Commentary: September 2012 World Rivers Review
As I write this, the failure of India’s electricity grid has created what surely must be the world’s largest blackout. The New York Times reported that over 600 million people live in the impacted area. In case anyone is feeling numb to the number of zeros in that figure, the Times points out that we are talking about roughly 10% of humanity affected by the outage.
This news is being spun in a number of ways, for a range of motives. Was an operator asleep in the control room? Is India’s electricity demand outstripping its generation capacity? Is this an indicator of mismanagement in national energy planning? So the speculation, finger pointing, and opportunism goes.
Whatever the specific causes, what seems clear to me from this massive grid failure in India – and the blackout that swept the eastern United States in 2003 and the rolling blackouts in California in 2001 – is that large, centralized and inter-tied systems are by their nature vulnerable to systematic failure. And once a chain reaction begins – whether it’s in a system such as an electricity grid, or perhaps, too, in ecological systems on Planet Earth – it’s not easy to contain the fallout.
India’s grids are fed largely with coal, with a strong and increasing percentage of hydropower. And while the dam-building industry and others who are in a position to profit from large infrastructure projects will surely use the blackout as a rallying cry for new dam construction in India and the Himalayas, forward-thinking planners might offer another approach.
International Rivers and our partners in India have long worked to raise awareness of the risks involved in building large dams in the mountainous regions of South Asia. The latest hydrological science and modeling results suggest that Himalayan precipitation regimes are shifting under climate variability and that the total ice pack is diminishing. This creates great risk and uncertainty for the existing dams of the Himalaya – in terms of their safety, their longevity, and their ability to produce the power for which they were designed. Indeed, most of the news coverage of the Indian blackout picked up on the fact that the drought in India caused a reduction in hydropower production and thus likely contributed to the strain on the grid.
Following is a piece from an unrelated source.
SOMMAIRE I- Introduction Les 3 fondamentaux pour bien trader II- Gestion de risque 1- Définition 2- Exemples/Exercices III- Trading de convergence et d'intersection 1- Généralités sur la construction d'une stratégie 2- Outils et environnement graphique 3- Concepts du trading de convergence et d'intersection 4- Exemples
In an increasingly unreliable climate, energy planners should use great caution before investing huge sums in building monuments to the 20th century on rivers that may lack reliable water flows to generate power. And with the current proposals for upward of 500 dams planned in the Ganges River basin alone, this is no minor investment decision. Indeed, it will decide the fate of Himalayan rivers and the communities that depend on them.
As our Policy Director Peter Bosshard lays out in our recent report, “Infrastructure for Whom?“, there are substantial trade-offs in terms of beneficiaries of big dam infrastructure investment vs. decentralized solutions. For about half the estimated cost of the proposed Grand Inga Dam on the Congo River, for example, a decentralized energy investment would bring basic electricity access to 79 million people and provide improved cooking stoves for 200 million more.
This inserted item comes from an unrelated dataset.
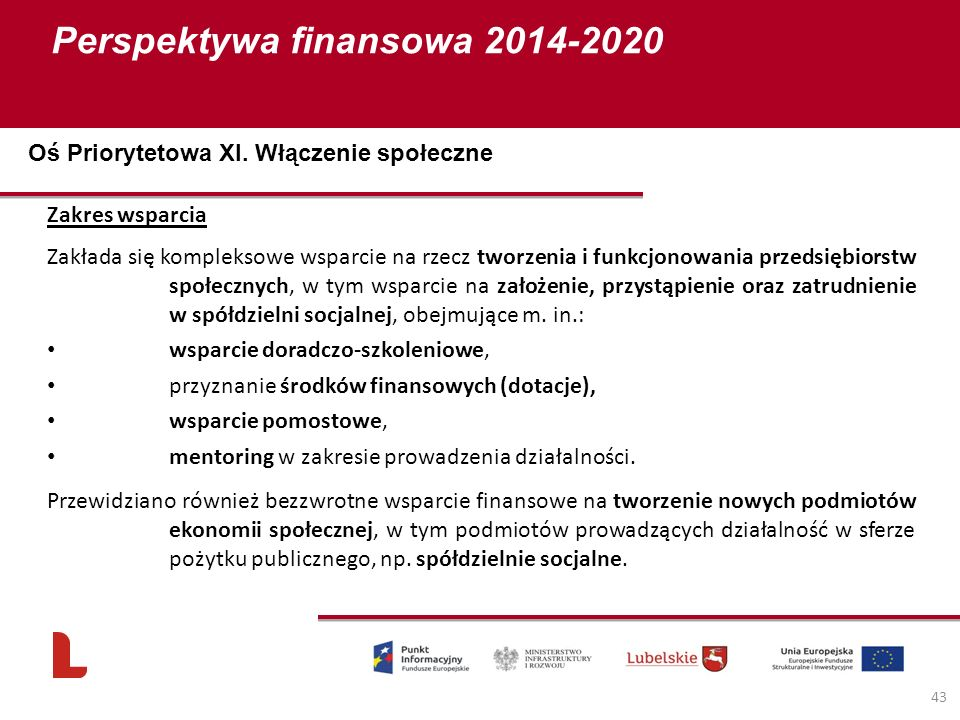 Perspektywa finansowa 2014-2020 43 Zakres wsparcia Zakłada się kompleksowe wsparcie na rzecz tworzenia i funkcjonowania przedsiębiorstw społecznych, w tym wsparcie na założenie, przystąpienie oraz zatrudnienie w spółdzielni socjalnej, obejmujące m.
We’ve all heard of what the alternative solutions might be for meeting the needs of the 1.5 billion people without electricity. Technological innovations in wind, solar and geothermal have a role to play bridging this divide, and also in a broader transition of global energy production to renewable sources. This issue of World Rivers Review focuses on the how of energy solutions. Community energy initiatives put appropriate technologies to use at a human scale that offers community self-determination, resilience to risks, and keeps economic benefits near the origin of production. Scaling up such decentralized solutions is ultimately a matter of investment priorities and public policies that incentivize such enterprises.
The blackout in India serves as a reminder that a transition away from hyper-centralized electricity systems may ultimately be inevitable. What we need now are investments and incentives to hasten the transition to community-scaled energy production while we still have living rivers to nourish and replenish our communities.